Audi takes advantage of the American market during these hard and struggling times. Not a good marketing move by the German automaker in an effort to increase their sales in the States. I prefer BMW anyway. 

http://carbuzz.com/news/2011/9/24/Video-Audi-Rips-America-Tells-you-to-Buy-Their-A6-7704937/


----------



## EK20 (Sep 28, 2004)

I've seen the ad in question. I don't see what they have a problem with. Anyone who's driven in this country knows the roads aren't great.


----------



## mithril (Feb 6, 2003)

EK20 said:


> I've seen the ad in question. I don't see what they have a problem with. Anyone who's driven in this country knows the roads aren't great.
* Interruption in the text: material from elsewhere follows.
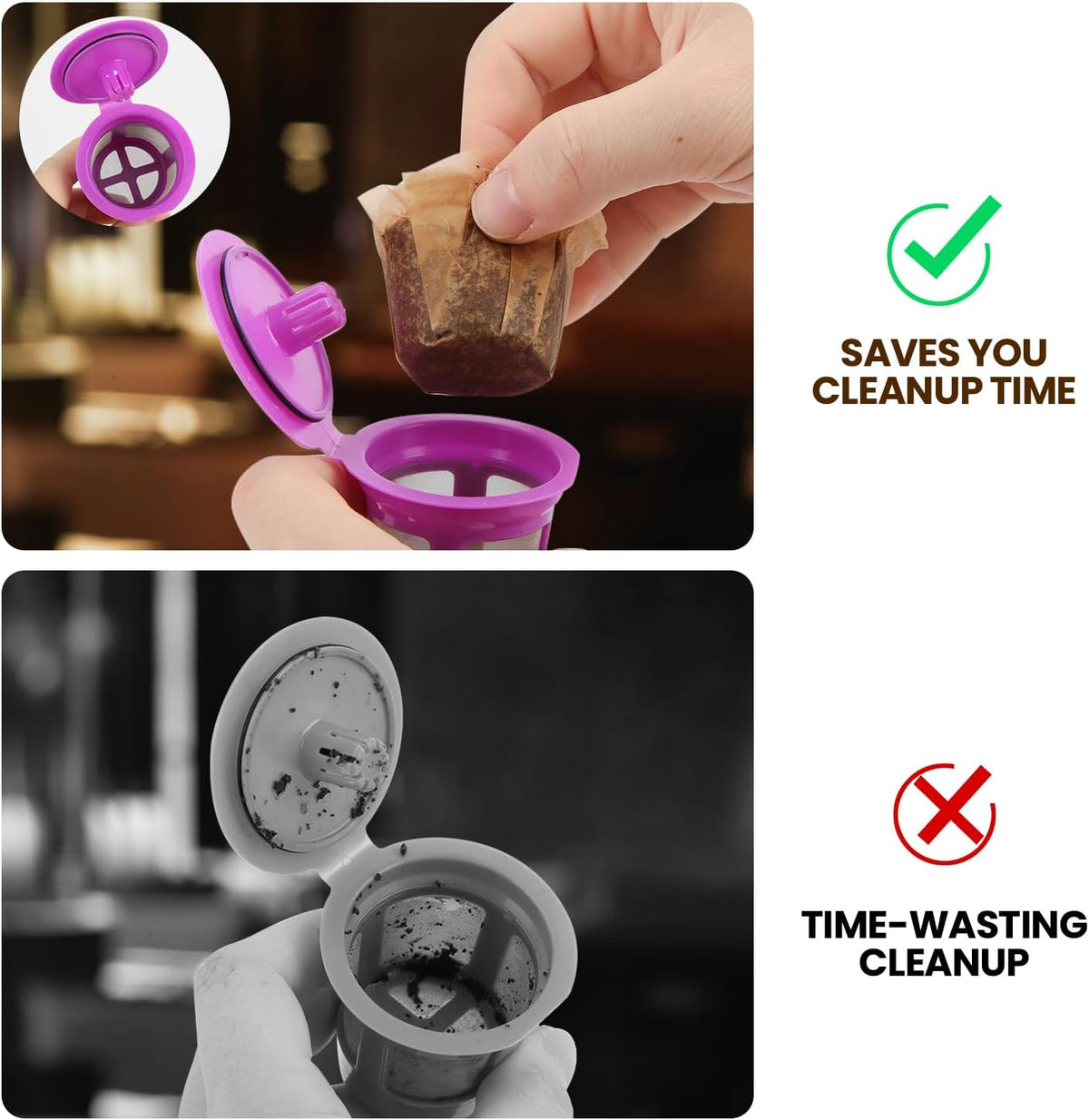 Pro Mael 360 Count Disposable K Cup Filters, Coffee Filter Paper for Keurig Brewers Single Serve 1.0 and 2.0, Use with Reusable K Cup Pods (White)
Bingo. It's not like there's anything untruthful being said there, the fact that it's not a "rah rah the USA is the greatest so we made our best ever car just for you" style ad offends the delicate self-image of one basically meaningless car blog site is irrelevant.


----------



## EK20 (Sep 28, 2004)

Yeah. Someone obviously got some sand in their crack over nothing.


----------



## MikkiJayne (Jan 1, 2007)

*FV-QR*

Hahaha I love that! Your roads are rubbish and you're all stupid - buy an A6 :laugh:


----------



## skennedy1023 (Mar 4, 2006)

when they show the a6 its being driven on good pavement and without distraction of any kind... hahaha the a6 does look pretty good though!


----------